# [Instructions for the task]
Your task is to repeat the entries underneath exactly, minus the pictures.

# [Entries provided]

▬▬▬▬▬▬▬▬▬▬

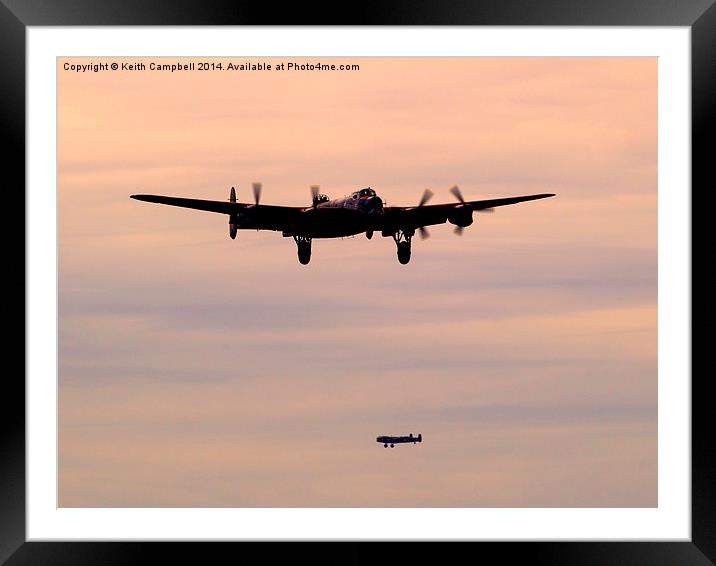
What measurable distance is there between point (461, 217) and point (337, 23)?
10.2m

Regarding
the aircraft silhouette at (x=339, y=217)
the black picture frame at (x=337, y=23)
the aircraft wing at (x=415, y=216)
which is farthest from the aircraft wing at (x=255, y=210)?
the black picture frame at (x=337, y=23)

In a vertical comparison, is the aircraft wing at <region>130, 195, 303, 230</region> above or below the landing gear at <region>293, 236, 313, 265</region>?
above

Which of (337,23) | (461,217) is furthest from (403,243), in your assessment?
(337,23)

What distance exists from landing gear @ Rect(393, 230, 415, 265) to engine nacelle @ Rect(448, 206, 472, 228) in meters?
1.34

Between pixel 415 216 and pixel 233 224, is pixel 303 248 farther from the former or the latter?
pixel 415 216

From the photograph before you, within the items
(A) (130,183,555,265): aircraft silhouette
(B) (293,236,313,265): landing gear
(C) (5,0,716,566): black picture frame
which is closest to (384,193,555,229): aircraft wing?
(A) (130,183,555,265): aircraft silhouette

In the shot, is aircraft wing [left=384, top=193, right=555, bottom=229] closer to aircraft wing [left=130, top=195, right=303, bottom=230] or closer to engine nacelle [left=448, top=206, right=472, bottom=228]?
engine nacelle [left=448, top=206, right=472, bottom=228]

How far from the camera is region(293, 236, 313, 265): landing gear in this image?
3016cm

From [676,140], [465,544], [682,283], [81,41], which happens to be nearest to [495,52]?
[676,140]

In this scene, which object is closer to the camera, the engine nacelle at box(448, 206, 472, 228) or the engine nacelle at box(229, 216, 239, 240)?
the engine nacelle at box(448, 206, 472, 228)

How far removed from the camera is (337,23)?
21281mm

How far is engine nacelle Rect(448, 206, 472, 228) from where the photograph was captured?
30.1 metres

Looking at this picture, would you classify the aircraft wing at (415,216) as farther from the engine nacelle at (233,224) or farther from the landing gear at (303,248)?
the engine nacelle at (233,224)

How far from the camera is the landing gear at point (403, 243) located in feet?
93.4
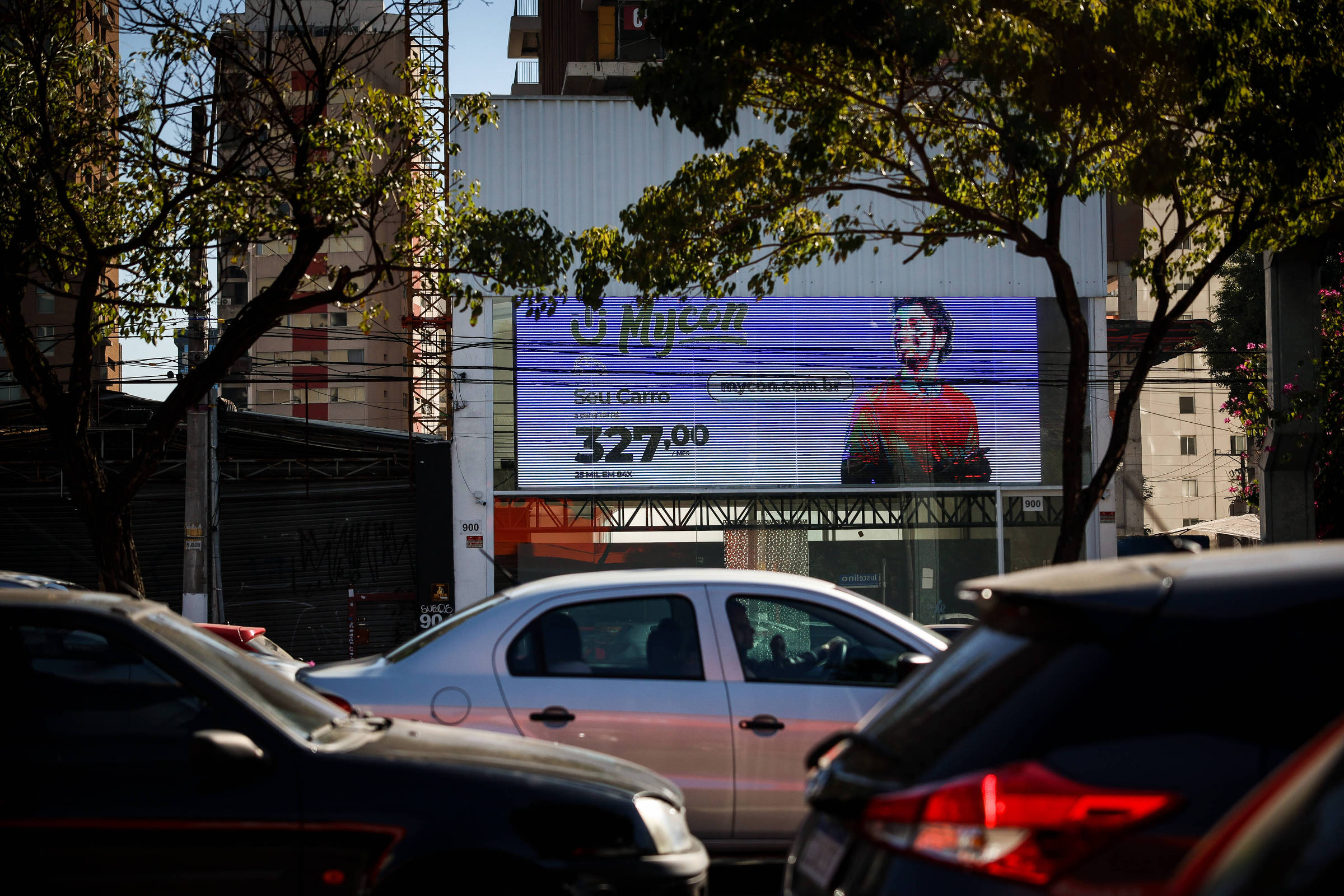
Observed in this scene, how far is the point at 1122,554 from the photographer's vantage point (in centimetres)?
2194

▬▬▬▬▬▬▬▬▬▬

# [Result of this task]
What measurable distance is there between point (461, 217) and point (337, 23)?
10.2m

Regarding
the aircraft silhouette at (x=339, y=217)
the black picture frame at (x=337, y=23)
the aircraft wing at (x=415, y=216)
which is farthest from the aircraft wing at (x=255, y=210)?
the black picture frame at (x=337, y=23)

In a vertical comparison, is the aircraft wing at <region>130, 195, 303, 230</region> above or below the landing gear at <region>293, 236, 313, 265</region>?
above

Which of (337,23) | (461,217) is furthest from (403,243), in your assessment?
(337,23)

What distance exists from landing gear @ Rect(393, 230, 415, 265) to engine nacelle @ Rect(448, 206, 472, 228) in meters?
1.34

Between pixel 415 216 and pixel 233 224, is pixel 303 248 farther from the former or the latter?
pixel 415 216

From the photograph before you, within the items
(A) (130,183,555,265): aircraft silhouette
(B) (293,236,313,265): landing gear
(C) (5,0,716,566): black picture frame
which is closest to (384,193,555,229): aircraft wing?
(A) (130,183,555,265): aircraft silhouette

In the shot, is aircraft wing [left=384, top=193, right=555, bottom=229] closer to aircraft wing [left=130, top=195, right=303, bottom=230] or closer to engine nacelle [left=448, top=206, right=472, bottom=228]?
engine nacelle [left=448, top=206, right=472, bottom=228]

How far from the camera is region(293, 236, 313, 265): landing gear in this image?
3016cm

From [676,140], [465,544], [682,283], [81,41], which happens to be nearest to [495,52]?
[676,140]

In this scene, which object is closer to the camera, the engine nacelle at box(448, 206, 472, 228) or the engine nacelle at box(229, 216, 239, 240)?
the engine nacelle at box(448, 206, 472, 228)

How far removed from the camera is (337,23)?
21281mm

How far is engine nacelle Rect(448, 206, 472, 228) from where the photograph was captured?
30.1 metres

Looking at this picture, would you classify the aircraft wing at (415,216) as farther from the engine nacelle at (233,224) or farther from the landing gear at (303,248)?
the engine nacelle at (233,224)

How far from the camera is the landing gear at point (403, 243) located in feet?
93.4
Observed in this scene, how far is the point at 1122,554 from the photographer's vantage point (in centimetres)?
2194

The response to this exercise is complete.